Holzweg „direkte“ Demokratie

In Kaufbeuren leben ungefähr 36.000 wahlberechtigte Bürger, von denen eine Mehrheit von 9.800 wahlberechtigten Bürgern per Bürgerentscheid den Bau einer Moschee verhindert hat.

Wer im Matheunterricht ein bisschen aufgepasst hat, fragt sich jetzt vielleicht warum 9.800 eine Mehrheit darstellt, wenn es doch eigentlich nur zwei Optionen zur Auswahl gibt.

Und wer sich ein wenig mit Wahlen beschäftigt, der ahnt, warum das trotzdem ein irgendwie demokratisches Ergebnis ist. Stichwort: Wahlbeteiligung.

Denn wenn weniger als die Hälfte der Wahlberechtigten sich überhaupt nur an einer Abstimmung beteiligen, dann sind eben auch 27 Prozent auf einmal eine satte Mehrheit von 60 Prozent.

Na klar, Wahlen und Abstimmungen sind auch dann gültig, wenn die Mehrheit der Wahlberechtigten sich dafür gar nicht erst interessiert, anders kann Demokratie gar nicht funktionieren. Aber wie sinnvoll ist es vor diesem Hintergrund dann, einzelne Sachfragen zum Gegenstand einer Abstimmung zu machen?

Denn dass die Mehrheit der Bürger Kaufbeurens diese Moschee jemals besucht hätte, war ja auch vor der Abstimmung nicht zu erwarten.
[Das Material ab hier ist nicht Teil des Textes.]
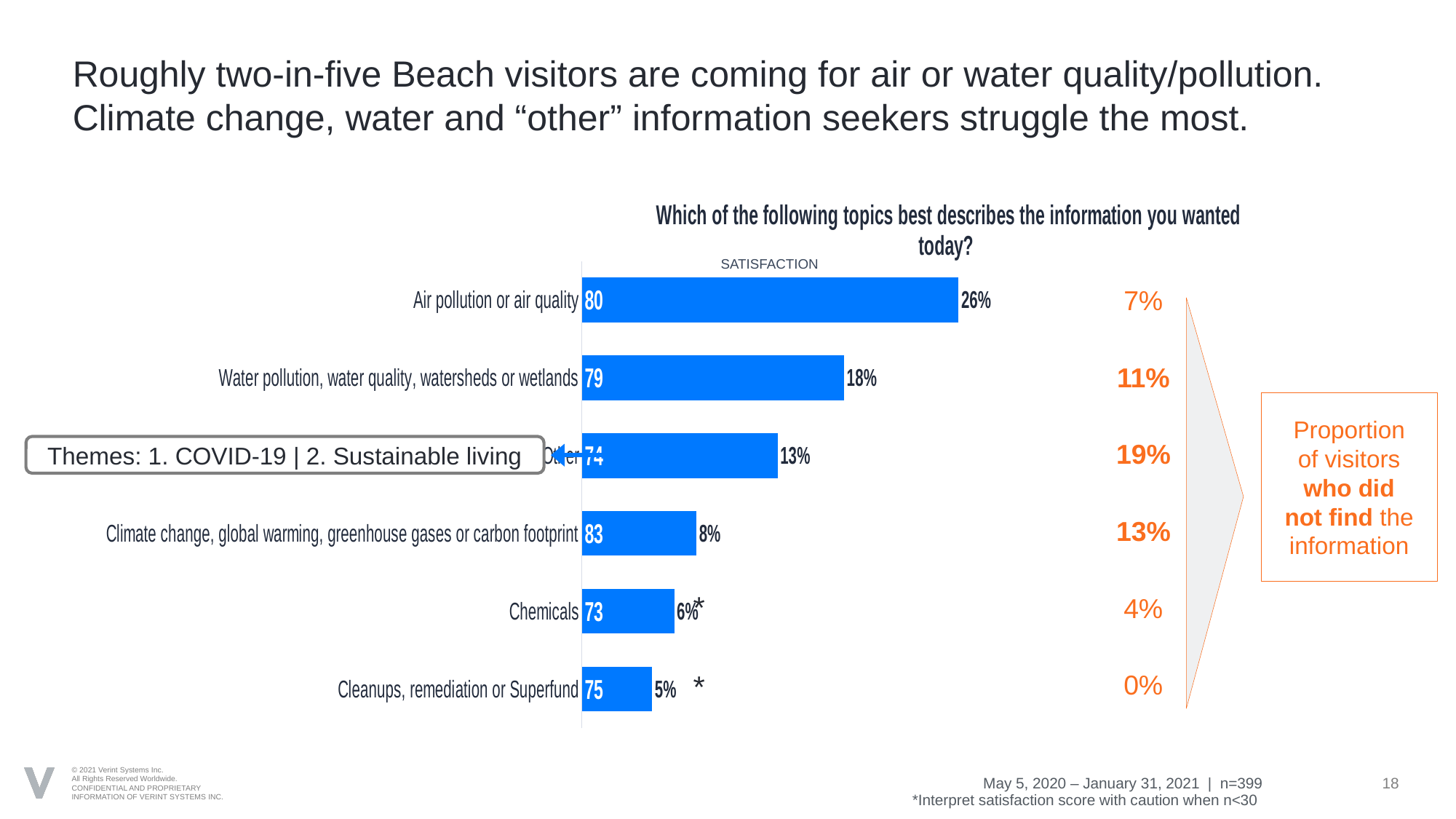
What percentage of visitors wanted information on water pollution, water quality, watersheds or wetlands? 18% What proportion of visitors seeking climate change, global warming, greenhouse gases or carbon footprint information did not find the information? 13% How many topic categories are shown in the bar chart? 6 Which has a higher satisfaction score, Chemicals or Cleanups, remediation or Superfund? Cleanups, remediation or Superfund What kind of chart is shown on the slide? bar chart What is the satisfaction score for Chemicals? 73 What is the difference in percentage points between air pollution or air quality and water pollution, water quality, watersheds or wetlands? 8 Which topic has the lowest percentage of visitors? Cleanups, remediation or Superfund What percentage of visitors wanted information on cleanups, remediation or Superfund? 5% Which topic has the highest percentage of visitors? Air pollution or air quality What percentage of visitors wanted information on air pollution or air quality? 26% What is the satisfaction score for climate change, global warming, greenhouse gases or carbon footprint? 83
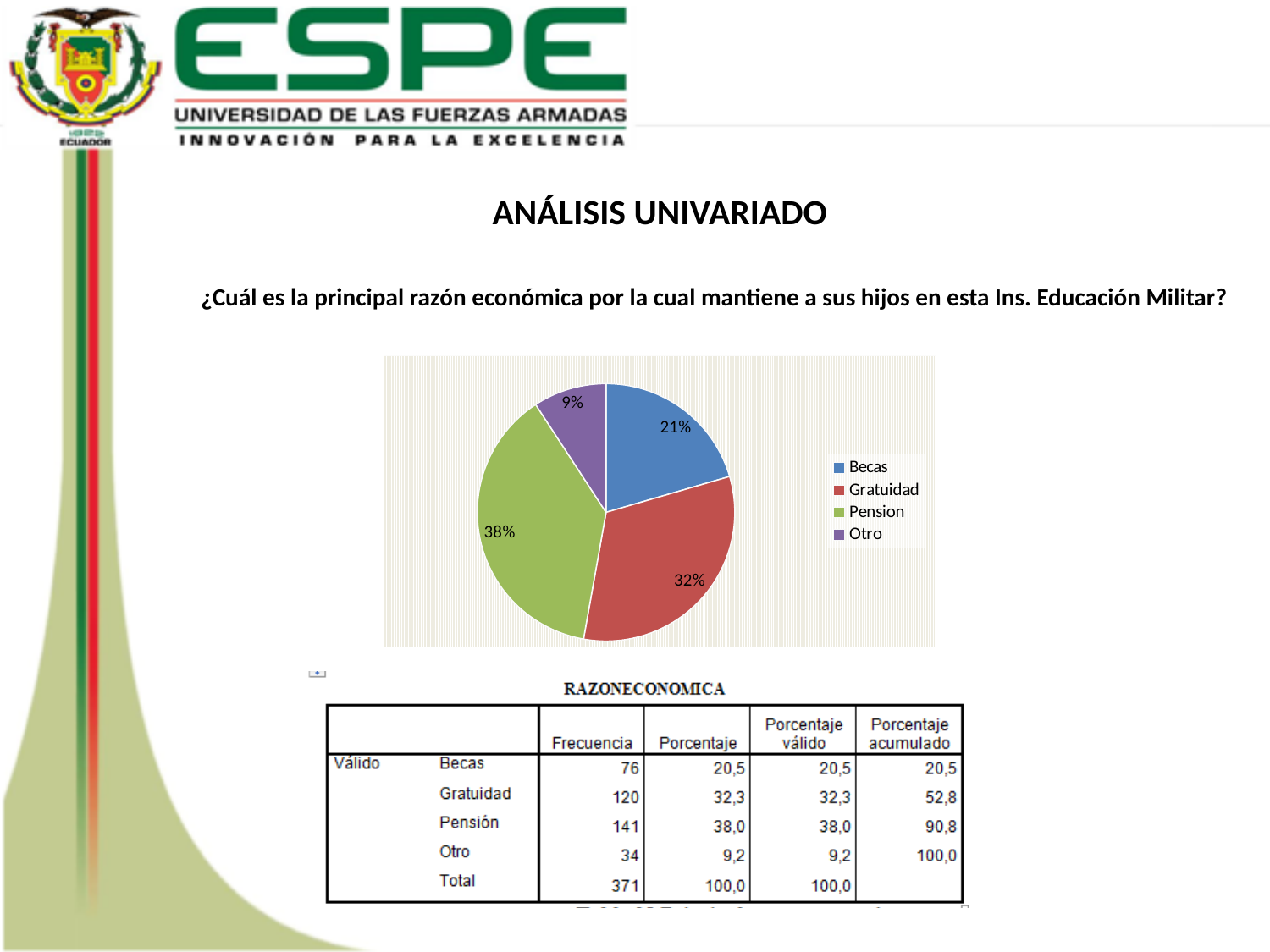
What colour is the Pension slice in the pie chart? green What percentage of the pie chart does Pension represent? 38% What percentage of the pie chart does Gratuidad represent? 32% What percentage of the pie chart does Otro represent? 9% What is the difference in percentage points between the Pension slice and the Otro slice? 29 Which is larger in the pie chart, Becas or Gratuidad? Gratuidad What percentage of the pie chart does Becas represent? 21% How many entries does the pie chart legend list? 4 How many categories are shown in the pie chart? 4 Which category has the largest slice in the pie chart? Pension What type of chart is shown on the slide? pie chart Which category has the smallest slice in the pie chart? Otro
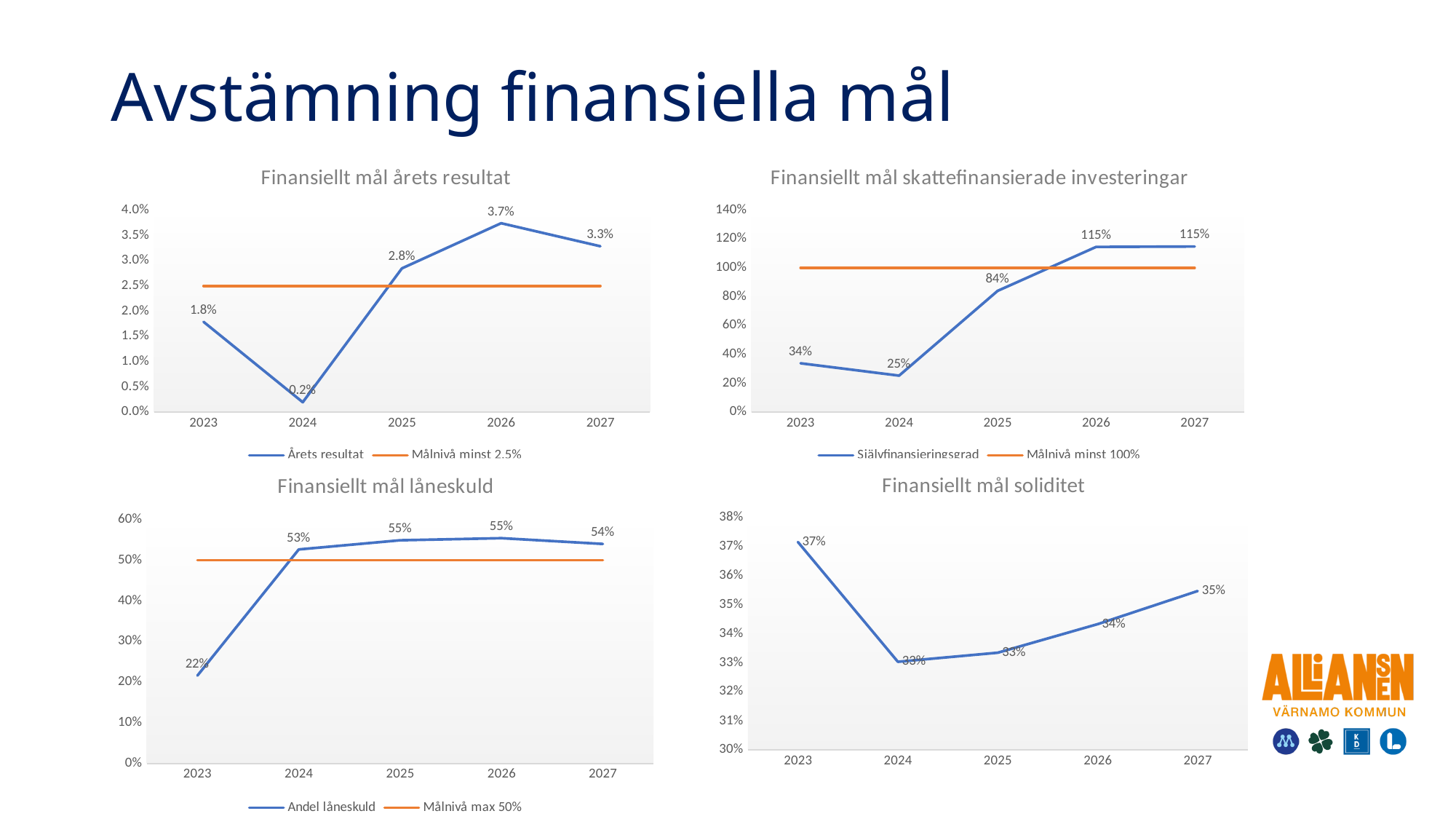
In the chart 'Finansiellt mål låneskuld', what is the name of the orange series in the legend? Målnivå max 50% In the chart 'Finansiellt mål årets resultat', how many series does the legend list? 2 In the chart 'Finansiellt mål soliditet', what is the value for 2027? 35% In the chart 'Finansiellt mål skattefinansierade investeringar', is the Självfinansieringsgrad value for 2024 greater or less than 40%? less In the chart 'Finansiellt mål låneskuld', what is the value of Andel låneskuld for 2023? 22% In the chart 'Finansiellt mål årets resultat', what is the value of Årets resultat for 2026? 3.7% In the chart 'Finansiellt mål soliditet', which year has the highest value? 2023 In the chart 'Finansiellt mål låneskuld', how many years are plotted on the x axis? 5 In the chart 'Finansiellt mål skattefinansierade investeringar', what is the difference between the 2026 and 2024 values of Självfinansieringsgrad? 90% What kind of chart is 'Finansiellt mål soliditet'? line chart In the chart 'Finansiellt mål skattefinansierade investeringar', what is the value of Självfinansieringsgrad for 2025? 84% In the chart 'Finansiellt mål årets resultat', which year has the lowest Årets resultat? 2024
Wenn man vor jedem neuen Bauwerk erstmal einen Bürgerentscheid durchführt, wird vermutlich irgendwann gar nichts mehr gebaut, weil sich einige immer davon in irgendeiner Weise gestört fühlen und es die Mehrheit gar nicht erst interessiert.

Aus diesem Grund gibt es die repräsentative Demokratie, in der man Leute seines Vertrauens wählt, die sich dann mit solchen Fragen beschäftigen. Und zwar normalerweise in einer Art und Weise, die über die persönliche Meinung des jeweiligen gewählten Vertreters hinausgehen und stattdessen fragen: Wie sieht wohl die Mehrheit meiner Wähler das? Wie verhält sich diese Frage in Bezug zu den Grundwerten meiner politishcen Überzeugungen und der meiner Partei, für die die Leute mich gewählt haben?

Solche Fragen stellt sich der direkt-demokratisch geforderte Bürger eher nicht und er denkt auch nicht unbedingt lange über so eine Entscheidung nach. Muss er auch gar nicht, die Idee eines Bürgerentscheides ist ja eben gerade, explizit die Meinung jedes Einzelnen abzufragen.

Und genau deswegen funktioniert direkte Demokratie eigentlich nicht mehr besonders demokratisch, wenn nur eine Minderheit teilnimmt.